THE government has reduced its funding to an organisation that promotes Jersey as an international financial centre by £400,000 as part of wider budget cuts, the External Relations Minister has confirmed.
Deputy Ian Gorst, who has responsibility for financial services, was addressing a Scrutiny panel looking into the proposed government Budget for 2025 to 2028.
He said savings of £700,000 would need to be found within his portfolio.
The bulk of this (£400,000) would, he told the Economic and International Affairs Scrutiny Panel, be taken from Jersey Finance’s budget for 2025.
The arms’-length organisation, which promotes the Island as an international financial centre, is heavily funded by the government.
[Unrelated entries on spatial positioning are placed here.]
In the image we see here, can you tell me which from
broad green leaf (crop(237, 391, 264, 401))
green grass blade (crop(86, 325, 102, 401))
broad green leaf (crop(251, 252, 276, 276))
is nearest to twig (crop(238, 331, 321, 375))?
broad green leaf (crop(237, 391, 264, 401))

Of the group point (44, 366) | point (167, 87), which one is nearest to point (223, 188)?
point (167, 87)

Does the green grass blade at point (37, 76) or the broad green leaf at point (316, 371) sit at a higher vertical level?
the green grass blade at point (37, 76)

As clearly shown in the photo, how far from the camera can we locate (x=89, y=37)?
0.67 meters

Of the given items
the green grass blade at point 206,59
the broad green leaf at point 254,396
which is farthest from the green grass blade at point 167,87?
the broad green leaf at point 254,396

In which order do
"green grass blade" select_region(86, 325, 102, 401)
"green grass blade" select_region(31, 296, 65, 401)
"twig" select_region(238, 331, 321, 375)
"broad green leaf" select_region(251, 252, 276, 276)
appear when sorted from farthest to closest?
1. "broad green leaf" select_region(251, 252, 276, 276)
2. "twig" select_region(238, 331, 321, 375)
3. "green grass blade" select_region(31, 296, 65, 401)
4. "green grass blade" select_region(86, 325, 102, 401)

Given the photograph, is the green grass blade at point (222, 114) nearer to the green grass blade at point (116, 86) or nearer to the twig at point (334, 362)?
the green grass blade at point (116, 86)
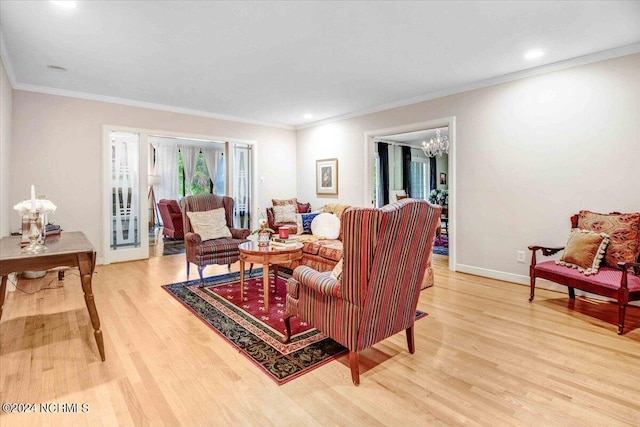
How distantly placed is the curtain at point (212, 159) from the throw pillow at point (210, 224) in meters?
5.80

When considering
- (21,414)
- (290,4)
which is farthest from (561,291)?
(21,414)

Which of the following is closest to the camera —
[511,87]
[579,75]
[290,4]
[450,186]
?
[290,4]

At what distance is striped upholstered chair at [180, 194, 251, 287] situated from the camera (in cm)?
397

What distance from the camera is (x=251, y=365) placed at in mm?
2225

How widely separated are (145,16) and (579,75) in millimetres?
4446

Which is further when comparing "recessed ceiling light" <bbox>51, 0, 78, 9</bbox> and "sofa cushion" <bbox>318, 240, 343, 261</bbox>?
"sofa cushion" <bbox>318, 240, 343, 261</bbox>

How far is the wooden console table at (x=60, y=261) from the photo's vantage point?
201 cm

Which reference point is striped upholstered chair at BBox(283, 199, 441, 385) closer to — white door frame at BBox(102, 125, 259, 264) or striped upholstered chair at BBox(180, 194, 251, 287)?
striped upholstered chair at BBox(180, 194, 251, 287)

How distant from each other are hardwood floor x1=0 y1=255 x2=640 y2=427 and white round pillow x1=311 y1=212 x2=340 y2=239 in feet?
6.39

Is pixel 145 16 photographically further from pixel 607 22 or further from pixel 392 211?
pixel 607 22

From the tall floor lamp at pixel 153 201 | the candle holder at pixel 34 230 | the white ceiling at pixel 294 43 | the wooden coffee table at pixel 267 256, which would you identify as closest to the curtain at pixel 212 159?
the tall floor lamp at pixel 153 201

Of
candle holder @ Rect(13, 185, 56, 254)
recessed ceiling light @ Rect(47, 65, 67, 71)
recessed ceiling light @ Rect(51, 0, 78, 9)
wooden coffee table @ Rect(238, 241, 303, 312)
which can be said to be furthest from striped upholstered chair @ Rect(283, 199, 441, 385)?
recessed ceiling light @ Rect(47, 65, 67, 71)

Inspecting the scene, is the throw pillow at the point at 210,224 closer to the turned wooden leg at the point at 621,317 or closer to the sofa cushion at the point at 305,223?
the sofa cushion at the point at 305,223

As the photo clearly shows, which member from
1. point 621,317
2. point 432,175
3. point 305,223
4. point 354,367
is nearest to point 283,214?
point 305,223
Last year, a £6.4 million government grant made up 83% of its total funding, according to its annual report, with the rest coming from local finance firms.
Deputy Gorst said he had fought to protect the grant but had ultimately had to compromise as part of broader cost-saving measures.
“The only area that I fought for but ended up in a compromised position was the grant to Jersey Finance,” he said.
Deputy Gorst also revealed that the department had implemented a 20% cut in projected growth figures, including pay awards.
Other savings include not renewing contracts for two fixed-term contractors in the Financial Crime Strategy Team, following the “successful completion” of the Moneyval assessment of Jersey’s compliance with international financial crime standards.
There have also been reductions to the funding of Jersey’s Brussels office owing to internal restructuring.
Further restructuring within the department has merged the financial services and financial crime policy teams, resulting in fewer staff, the panel heard.
The cuts to Jersey Finance form part of a broader drive to reduce non-frontline government spending under Chief Minister Lyndon Farnham, who has repeatedly talked about “curbing” spending in the public sector and “resizing” the Cabinet Office since he stepped into the top job earlier this year.